What you are asked to do: Using the data beneath, show every line that includes the word "Wednesday".
◆ ◆ ◆
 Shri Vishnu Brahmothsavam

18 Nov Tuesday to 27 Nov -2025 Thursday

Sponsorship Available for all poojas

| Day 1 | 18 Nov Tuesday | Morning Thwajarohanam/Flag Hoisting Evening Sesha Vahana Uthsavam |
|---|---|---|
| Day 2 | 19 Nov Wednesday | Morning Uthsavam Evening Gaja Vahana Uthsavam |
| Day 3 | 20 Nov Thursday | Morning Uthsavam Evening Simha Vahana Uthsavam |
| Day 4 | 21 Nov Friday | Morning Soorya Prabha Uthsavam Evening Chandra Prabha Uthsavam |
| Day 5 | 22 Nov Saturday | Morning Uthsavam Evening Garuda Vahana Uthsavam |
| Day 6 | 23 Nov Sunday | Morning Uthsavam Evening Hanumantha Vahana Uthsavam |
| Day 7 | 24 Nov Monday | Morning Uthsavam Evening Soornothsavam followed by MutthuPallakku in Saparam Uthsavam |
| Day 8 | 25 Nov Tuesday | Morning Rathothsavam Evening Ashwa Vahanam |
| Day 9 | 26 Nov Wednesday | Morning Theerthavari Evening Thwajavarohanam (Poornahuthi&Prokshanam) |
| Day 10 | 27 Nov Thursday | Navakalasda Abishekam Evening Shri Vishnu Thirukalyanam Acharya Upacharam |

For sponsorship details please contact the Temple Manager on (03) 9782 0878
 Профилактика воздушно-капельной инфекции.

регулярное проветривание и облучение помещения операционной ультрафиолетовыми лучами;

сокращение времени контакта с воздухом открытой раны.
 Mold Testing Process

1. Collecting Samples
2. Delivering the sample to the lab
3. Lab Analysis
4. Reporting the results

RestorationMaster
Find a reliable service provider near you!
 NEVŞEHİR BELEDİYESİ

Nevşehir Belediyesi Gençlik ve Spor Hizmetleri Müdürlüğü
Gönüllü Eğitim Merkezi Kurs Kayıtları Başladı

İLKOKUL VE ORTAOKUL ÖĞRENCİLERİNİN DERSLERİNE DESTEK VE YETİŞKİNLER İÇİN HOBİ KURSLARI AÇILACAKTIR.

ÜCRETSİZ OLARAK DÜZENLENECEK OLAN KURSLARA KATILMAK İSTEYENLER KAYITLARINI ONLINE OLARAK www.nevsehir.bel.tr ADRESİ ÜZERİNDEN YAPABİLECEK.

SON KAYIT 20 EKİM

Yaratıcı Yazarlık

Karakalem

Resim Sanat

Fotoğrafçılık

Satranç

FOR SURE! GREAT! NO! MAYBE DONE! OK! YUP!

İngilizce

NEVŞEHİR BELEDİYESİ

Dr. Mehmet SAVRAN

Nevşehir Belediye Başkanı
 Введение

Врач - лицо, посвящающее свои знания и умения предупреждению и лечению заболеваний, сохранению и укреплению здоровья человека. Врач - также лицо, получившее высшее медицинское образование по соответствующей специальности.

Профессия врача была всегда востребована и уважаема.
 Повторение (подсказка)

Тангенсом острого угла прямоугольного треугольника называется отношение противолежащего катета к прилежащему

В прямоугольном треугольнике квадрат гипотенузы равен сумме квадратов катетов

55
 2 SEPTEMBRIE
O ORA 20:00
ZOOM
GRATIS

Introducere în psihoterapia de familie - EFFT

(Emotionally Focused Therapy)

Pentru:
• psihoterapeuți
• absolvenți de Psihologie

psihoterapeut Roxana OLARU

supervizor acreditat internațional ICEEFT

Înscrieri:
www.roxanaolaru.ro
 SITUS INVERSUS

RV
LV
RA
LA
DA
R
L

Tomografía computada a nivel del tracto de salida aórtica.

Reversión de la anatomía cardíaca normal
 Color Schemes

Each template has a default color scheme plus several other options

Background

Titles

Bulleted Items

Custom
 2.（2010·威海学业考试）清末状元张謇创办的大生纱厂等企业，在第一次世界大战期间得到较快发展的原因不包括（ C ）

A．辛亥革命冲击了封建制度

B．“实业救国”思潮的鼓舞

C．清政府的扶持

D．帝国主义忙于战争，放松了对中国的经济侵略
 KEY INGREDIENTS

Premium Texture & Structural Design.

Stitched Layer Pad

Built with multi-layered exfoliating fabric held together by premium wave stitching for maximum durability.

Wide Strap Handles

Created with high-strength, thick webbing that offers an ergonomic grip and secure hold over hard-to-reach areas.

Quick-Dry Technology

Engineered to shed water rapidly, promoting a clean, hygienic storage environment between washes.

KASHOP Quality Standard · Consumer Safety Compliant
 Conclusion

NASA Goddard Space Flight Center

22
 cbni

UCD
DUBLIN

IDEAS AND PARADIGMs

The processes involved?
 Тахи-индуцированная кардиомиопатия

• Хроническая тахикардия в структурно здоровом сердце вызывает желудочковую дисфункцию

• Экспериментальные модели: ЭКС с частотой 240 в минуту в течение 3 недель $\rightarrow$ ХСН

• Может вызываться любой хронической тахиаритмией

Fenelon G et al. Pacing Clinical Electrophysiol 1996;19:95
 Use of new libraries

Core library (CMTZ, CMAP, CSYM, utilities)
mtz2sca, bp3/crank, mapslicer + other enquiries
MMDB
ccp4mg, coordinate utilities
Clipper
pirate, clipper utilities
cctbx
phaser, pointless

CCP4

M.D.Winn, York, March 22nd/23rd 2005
◆ ◆ ◆
Response for this exercise:
| Day 2 | 19 Nov Wednesday | Morning Uthsavam Evening Gaja Vahana Uthsavam |
| Day 9 | 26 Nov Wednesday | Morning Theerthavari Evening Thwajavarohanam (Poornahuthi&Prokshanam) |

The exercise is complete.